_Written task_: Each record is to be transcribed exactly.

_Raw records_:

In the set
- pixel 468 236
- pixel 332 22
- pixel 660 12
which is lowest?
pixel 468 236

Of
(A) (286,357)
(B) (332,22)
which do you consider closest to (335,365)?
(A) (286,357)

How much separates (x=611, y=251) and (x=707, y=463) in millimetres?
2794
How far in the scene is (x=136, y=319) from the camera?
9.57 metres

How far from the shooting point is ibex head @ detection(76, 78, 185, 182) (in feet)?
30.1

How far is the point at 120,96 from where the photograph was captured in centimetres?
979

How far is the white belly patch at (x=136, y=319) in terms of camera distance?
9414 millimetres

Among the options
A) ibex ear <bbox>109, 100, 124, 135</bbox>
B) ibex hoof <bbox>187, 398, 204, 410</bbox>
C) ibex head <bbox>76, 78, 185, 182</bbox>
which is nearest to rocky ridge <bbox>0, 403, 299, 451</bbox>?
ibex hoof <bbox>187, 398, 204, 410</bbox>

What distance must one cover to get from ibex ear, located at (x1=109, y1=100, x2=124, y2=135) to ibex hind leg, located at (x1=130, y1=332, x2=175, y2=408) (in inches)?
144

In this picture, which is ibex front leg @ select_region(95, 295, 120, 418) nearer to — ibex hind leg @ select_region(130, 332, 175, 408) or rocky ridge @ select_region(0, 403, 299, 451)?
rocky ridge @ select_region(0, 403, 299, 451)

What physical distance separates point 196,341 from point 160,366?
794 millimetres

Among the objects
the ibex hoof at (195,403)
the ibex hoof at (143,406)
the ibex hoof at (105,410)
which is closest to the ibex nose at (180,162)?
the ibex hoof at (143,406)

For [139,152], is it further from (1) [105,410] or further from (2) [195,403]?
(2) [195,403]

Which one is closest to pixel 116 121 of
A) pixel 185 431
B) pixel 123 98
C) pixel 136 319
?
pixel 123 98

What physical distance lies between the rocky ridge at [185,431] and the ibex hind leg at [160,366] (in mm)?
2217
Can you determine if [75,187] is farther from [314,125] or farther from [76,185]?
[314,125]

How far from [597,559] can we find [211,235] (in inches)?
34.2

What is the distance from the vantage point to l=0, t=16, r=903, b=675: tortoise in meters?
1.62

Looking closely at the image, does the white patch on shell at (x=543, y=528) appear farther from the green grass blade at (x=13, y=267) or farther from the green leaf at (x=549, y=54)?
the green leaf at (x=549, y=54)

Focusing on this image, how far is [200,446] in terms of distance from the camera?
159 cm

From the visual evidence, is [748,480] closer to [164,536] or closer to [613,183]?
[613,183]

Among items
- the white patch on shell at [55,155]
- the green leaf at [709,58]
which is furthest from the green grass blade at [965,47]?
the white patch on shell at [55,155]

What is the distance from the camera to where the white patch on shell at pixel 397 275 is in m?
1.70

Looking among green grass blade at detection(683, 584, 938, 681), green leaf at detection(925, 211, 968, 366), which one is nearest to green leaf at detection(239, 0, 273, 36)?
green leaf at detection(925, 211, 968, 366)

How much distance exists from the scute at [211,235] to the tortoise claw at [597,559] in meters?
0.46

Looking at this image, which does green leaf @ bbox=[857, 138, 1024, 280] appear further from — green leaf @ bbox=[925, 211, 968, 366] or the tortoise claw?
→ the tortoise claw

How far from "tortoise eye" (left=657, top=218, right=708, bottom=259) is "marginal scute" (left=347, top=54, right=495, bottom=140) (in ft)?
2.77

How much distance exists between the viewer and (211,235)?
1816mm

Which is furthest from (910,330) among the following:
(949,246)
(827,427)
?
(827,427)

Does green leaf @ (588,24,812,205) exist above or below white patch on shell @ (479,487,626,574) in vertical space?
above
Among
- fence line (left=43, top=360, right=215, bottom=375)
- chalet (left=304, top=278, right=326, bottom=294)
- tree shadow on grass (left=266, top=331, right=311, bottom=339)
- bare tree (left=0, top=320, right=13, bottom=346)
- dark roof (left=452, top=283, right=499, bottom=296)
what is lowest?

_Expected answer_:
In the set
- pixel 468 236
- pixel 332 22
- pixel 660 12
which is lowest?
pixel 468 236

Of
(A) (286,357)
(B) (332,22)
which do you consider closest to (335,365)?
(A) (286,357)

How much separates (x=611, y=251) and (x=707, y=463) in millimetres?
2794
How far in the scene is (x=136, y=319) from the camera?
9.57 metres

How far from the shooting point is ibex head @ detection(76, 78, 185, 182) (in feet)?
30.1

How far is the point at 120,96 from where the photograph was captured in centimetres?
979

How far is the white belly patch at (x=136, y=319) in terms of camera distance?
9414 millimetres

Among the options
A) ibex ear <bbox>109, 100, 124, 135</bbox>
B) ibex hoof <bbox>187, 398, 204, 410</bbox>
C) ibex head <bbox>76, 78, 185, 182</bbox>
which is nearest to rocky ridge <bbox>0, 403, 299, 451</bbox>?
ibex hoof <bbox>187, 398, 204, 410</bbox>

What distance must one cover to get from ibex ear, located at (x1=109, y1=100, x2=124, y2=135) to ibex hind leg, located at (x1=130, y1=332, x2=175, y2=408) (in inches)?
144

In this picture, which is ibex front leg @ select_region(95, 295, 120, 418) nearer to — ibex hind leg @ select_region(130, 332, 175, 408) or rocky ridge @ select_region(0, 403, 299, 451)?
rocky ridge @ select_region(0, 403, 299, 451)

What physical distance separates point 196,341 from point 160,366?
794 millimetres

Among the objects
the ibex hoof at (195,403)
the ibex hoof at (143,406)
the ibex hoof at (105,410)
which is closest to the ibex nose at (180,162)?
the ibex hoof at (143,406)

For [139,152], is it further from (1) [105,410] or further from (2) [195,403]?
(2) [195,403]

Which one is closest to pixel 116 121 of
A) pixel 185 431
B) pixel 123 98
C) pixel 136 319
?
pixel 123 98

What physical distance lies between the rocky ridge at [185,431] and the ibex hind leg at [160,366] (in mm)?
2217
Can you determine if [75,187] is farther from [314,125] or farther from [76,185]?
[314,125]

How far from [597,559] can we find [211,235] (in inches)?
34.2

What is the distance from the vantage point to l=0, t=16, r=903, b=675: tortoise in meters?
1.62

Looking closely at the image, does the white patch on shell at (x=543, y=528) appear farther from the green grass blade at (x=13, y=267) or farther from the green leaf at (x=549, y=54)?
the green leaf at (x=549, y=54)

Focusing on this image, how far is [200,446] in terms of distance from the camera?
159 cm

From the visual evidence, is [748,480] closer to [164,536] or closer to [613,183]?
[613,183]

Among items
- the white patch on shell at [55,155]
- the green leaf at [709,58]
which is furthest from the green grass blade at [965,47]?
the white patch on shell at [55,155]

What is the distance from the camera to where the white patch on shell at pixel 397 275 is in m?
1.70

Looking among green grass blade at detection(683, 584, 938, 681), green leaf at detection(925, 211, 968, 366), which one is nearest to green leaf at detection(239, 0, 273, 36)?
green leaf at detection(925, 211, 968, 366)

How much distance exists from the scute at [211,235] to the tortoise claw at [597,559] in meters?
0.46

Looking at this image, which does green leaf @ bbox=[857, 138, 1024, 280] appear further from — green leaf @ bbox=[925, 211, 968, 366] or the tortoise claw?
→ the tortoise claw

How far from "tortoise eye" (left=657, top=218, right=708, bottom=259) is "marginal scute" (left=347, top=54, right=495, bottom=140) (in ft)?
2.77

How much distance exists between the viewer and (211,235)?
1816mm

Which is furthest from (910,330) among the following:
(949,246)
(827,427)
?
(827,427)

Does green leaf @ (588,24,812,205) exist above or below white patch on shell @ (479,487,626,574) in vertical space?
above
Among
- fence line (left=43, top=360, right=215, bottom=375)
- chalet (left=304, top=278, right=326, bottom=294)
- tree shadow on grass (left=266, top=331, right=311, bottom=339)
- bare tree (left=0, top=320, right=13, bottom=346)
- dark roof (left=452, top=283, right=499, bottom=296)
what is lowest?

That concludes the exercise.